======== Página ========

PRIMERA DE TRES PARTES
Es sábado, 2 de Mayo. Son casi las 10 a.m. El día ya se ha calentado desde temprano. 27 grados en el termómetro. Si hubiera una forma de medir con un termómetro la diferencia entre el calor con asfalto y el calor del desierto, estaríamos experimentando un calor asfáltico de 35 grados.
Por la noche, dos conciertos que se pisan uno con el otro. El primero, The Decemberists, originarios de Portland, probablemente la ciudad más hippie de Estados Unidos. The Decemberists, como pocas bandas, no solo componen canciones; también cuentan historias, a veces adaptan cuentos. Como ellos, pocas bandas se preocupan por una narrativa que sea musicalizada. Este es el primer plato de la noche. El segundo es Manic Street Preachers, la famosa banda Galesa, quienes sorpresivamente no han vendido todos sus boletos para el concierto de hoy. ¿Será que no son tan famosos? ¿Será que la razón es el nombre de su tour: «The Holy Bible tour» (El Tour de la Santa Biblia)? Esta noche es famosa en el mundo por presenciar la «pelea del siglo». Hoy por la noche lucharán Pacquiao y Mayweather. Soy de los pocos que desprecian el box. No entiendo como Cortázar o Kubrick lo amaban. Será que ellos veían otro box, será que eran otros tiempos, antes de que los boxeadores como Mayweather usaran protectores dentales hechos con billetes de cien dólares.

========

Qué hacer ▸
Retoma el relato sobre los dos conciertos de aquel sábado y continúalo a partir de su última oración. Las líneas que aparecen a continuación provienen de una fuente distinta.

======== Extracto de datos ========

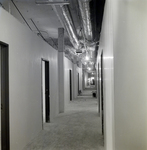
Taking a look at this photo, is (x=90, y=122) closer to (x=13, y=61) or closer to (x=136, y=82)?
(x=13, y=61)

========

Respuesta ▸
Es casi mediodía. Escucho la frescura desenfadada de Chava Munguía e Iván Salazar en «Los clásicos del Rock» de Radio Nicolaita. Si algo echo de menos es el ambiente sabatino en Morelia. Los tiempos se reducen, el pulso baja y parece que la ciudad es recorrida por una tibia calma… ¿o serán así los sábados en todo México? ¿Será como cantaba Chava, no Munguía pero Flores? En Los Ángeles los sábado son distintos. No tienen frescura, no parece disminuir el pulso. Ninguna calle cerca de mí parece saber lo que significa «calma». Tal vez los domingos sean un poco menos agitados. Tal vez la Autopista 101 no ve los 321,000 coches que la transitan diariamente. Tal vez los domingos solo circulan 320,000.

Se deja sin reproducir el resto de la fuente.